He says that ideally he would have made 180,000 different molds for Floor. Both this piece and the dotted wallpaper are more an indictment of the spectator than any dictator, since it's up to the viewer to notice that these are all individuals. "The word 'anonymity' should not exist," says Suh. As for the high school uniform, he notes that some Koreans regard it with nostalgia while others find it disturbing. It was forced on them during the Japanese occupation, but the style is taken from the British or German military. When the government discontinued the uniform in 1983, both parents and teachers protested. "It became totally internalized, and that fascinates me."
"My question was, how much space does one need to be an individual?
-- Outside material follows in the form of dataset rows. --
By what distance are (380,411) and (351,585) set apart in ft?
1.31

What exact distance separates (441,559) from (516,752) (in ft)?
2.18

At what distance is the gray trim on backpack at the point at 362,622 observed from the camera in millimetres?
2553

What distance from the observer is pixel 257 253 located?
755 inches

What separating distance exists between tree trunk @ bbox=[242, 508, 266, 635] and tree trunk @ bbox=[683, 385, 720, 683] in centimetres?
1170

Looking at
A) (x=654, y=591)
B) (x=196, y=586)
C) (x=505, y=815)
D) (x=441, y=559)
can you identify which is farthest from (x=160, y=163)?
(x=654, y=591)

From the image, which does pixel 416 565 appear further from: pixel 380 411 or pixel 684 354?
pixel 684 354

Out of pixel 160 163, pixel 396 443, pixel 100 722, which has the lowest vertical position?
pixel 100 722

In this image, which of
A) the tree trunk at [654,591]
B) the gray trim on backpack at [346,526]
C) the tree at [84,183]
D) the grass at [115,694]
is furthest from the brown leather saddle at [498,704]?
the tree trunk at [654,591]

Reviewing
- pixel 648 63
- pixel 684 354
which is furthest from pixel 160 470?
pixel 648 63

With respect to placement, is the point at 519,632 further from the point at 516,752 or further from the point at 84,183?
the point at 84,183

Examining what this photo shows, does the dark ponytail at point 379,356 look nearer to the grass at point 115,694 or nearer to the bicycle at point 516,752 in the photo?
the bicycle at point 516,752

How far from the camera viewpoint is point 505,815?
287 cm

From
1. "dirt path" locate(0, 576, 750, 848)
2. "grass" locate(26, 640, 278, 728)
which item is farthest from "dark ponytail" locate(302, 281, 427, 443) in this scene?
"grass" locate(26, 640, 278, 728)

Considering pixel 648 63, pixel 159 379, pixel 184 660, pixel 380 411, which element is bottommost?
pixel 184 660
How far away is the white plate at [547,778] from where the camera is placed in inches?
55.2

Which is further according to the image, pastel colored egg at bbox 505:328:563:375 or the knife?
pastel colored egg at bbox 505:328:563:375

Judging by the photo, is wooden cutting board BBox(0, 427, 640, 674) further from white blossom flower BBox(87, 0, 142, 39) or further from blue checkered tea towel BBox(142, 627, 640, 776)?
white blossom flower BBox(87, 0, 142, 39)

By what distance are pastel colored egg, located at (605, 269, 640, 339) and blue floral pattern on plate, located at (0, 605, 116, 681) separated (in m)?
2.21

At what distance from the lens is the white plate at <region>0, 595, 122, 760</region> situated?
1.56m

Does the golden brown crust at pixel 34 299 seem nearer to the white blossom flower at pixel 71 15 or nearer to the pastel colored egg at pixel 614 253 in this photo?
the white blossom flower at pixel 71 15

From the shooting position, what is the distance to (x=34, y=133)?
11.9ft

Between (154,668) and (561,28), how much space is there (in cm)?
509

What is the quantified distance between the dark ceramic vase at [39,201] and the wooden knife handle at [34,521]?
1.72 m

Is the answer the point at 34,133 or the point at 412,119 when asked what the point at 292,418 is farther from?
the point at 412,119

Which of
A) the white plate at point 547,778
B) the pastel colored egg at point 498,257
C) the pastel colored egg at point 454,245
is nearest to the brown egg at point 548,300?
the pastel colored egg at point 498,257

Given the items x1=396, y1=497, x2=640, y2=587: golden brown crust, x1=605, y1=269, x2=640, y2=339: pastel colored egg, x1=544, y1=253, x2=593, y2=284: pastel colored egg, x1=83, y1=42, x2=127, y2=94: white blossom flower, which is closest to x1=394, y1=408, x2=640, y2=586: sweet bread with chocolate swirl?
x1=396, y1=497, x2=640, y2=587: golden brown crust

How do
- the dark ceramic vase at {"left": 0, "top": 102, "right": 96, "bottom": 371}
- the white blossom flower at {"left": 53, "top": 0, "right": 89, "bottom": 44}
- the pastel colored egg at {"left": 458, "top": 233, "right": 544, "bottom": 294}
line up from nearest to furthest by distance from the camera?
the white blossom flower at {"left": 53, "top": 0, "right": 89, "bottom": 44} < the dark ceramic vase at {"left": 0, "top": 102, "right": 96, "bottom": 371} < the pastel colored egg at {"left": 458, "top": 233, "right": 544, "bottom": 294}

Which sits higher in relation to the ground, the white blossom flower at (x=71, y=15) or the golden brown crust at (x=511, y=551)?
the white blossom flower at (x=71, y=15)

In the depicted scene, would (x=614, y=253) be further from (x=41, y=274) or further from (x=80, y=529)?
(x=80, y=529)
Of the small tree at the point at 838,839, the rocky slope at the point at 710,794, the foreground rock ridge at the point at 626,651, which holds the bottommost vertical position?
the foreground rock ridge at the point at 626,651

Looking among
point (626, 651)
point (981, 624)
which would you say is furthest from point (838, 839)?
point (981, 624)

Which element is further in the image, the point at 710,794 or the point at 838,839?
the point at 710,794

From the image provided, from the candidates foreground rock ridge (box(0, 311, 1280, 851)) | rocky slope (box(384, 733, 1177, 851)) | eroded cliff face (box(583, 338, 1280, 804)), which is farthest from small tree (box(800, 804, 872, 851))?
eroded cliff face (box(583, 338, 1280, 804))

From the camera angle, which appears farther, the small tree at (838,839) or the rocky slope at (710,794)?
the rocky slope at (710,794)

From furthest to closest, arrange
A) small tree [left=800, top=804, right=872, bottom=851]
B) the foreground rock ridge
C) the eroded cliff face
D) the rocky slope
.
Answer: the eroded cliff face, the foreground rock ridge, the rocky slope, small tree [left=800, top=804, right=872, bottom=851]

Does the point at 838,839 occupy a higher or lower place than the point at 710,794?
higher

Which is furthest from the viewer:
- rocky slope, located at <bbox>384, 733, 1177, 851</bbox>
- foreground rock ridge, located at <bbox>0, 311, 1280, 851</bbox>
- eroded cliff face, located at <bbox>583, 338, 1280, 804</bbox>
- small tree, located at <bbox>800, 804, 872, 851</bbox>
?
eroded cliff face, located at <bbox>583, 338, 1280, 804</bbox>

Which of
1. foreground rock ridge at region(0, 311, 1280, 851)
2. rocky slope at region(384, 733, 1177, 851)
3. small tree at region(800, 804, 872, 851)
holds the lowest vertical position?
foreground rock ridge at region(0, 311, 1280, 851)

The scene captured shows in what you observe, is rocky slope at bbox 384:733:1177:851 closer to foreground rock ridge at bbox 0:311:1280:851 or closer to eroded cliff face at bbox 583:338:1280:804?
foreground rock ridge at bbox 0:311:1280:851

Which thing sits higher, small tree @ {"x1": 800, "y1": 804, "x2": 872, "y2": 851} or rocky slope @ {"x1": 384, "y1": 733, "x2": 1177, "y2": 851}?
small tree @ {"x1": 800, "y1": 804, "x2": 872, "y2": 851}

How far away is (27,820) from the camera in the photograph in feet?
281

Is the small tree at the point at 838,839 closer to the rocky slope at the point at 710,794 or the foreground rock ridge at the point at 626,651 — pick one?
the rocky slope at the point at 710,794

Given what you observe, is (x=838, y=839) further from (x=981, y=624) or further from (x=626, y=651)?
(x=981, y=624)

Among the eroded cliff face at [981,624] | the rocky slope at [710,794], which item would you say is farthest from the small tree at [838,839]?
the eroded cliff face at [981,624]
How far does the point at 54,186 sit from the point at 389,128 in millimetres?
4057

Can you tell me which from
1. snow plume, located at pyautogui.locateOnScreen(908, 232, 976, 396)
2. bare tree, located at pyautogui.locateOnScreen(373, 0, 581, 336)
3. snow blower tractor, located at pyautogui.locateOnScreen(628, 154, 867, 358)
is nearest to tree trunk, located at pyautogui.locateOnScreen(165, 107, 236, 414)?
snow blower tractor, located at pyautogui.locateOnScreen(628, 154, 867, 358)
What if we take away the space between people? Then how do you define the individual versus the collective? That's how I started. If the space between uniforms is gone, the individual disappears into this huge mass, but also feels protected."
The first sculpture Suh ever created was a jacket made of dog tags, and Some/One just expands on that. "I see clothing as the smallest, most intimate habitat that one person can carry. And when you expand that idea, it becomes architecture." So far, he has made rigid clothing and soft architecture. Open like a robe in front, Some/One is large enough to suggest that a viewer might crawl inside. Suh lined the interior with a mirror. He says Westerners tend to see the piece as armor, while Asians see it as a kimono.
Currently preparing for his first solo show in Korea, Suh decided to add two new pieces. Paratrooper is a 15-inch statue of a soldier gathering his parachute, which is represented by fabric on the wall. Four thousand signatures collected by the artist are embroidered on that cloth and connected to the trooper by 4,000 threads. The other new piece consists of two huge feet walking in businessmen's shoes and supported by small running figures both under each shoe and in its shadow. "They could be us," says Suh. "Or they could be people who are so crucial to our existence in this world, whom we are not aware of."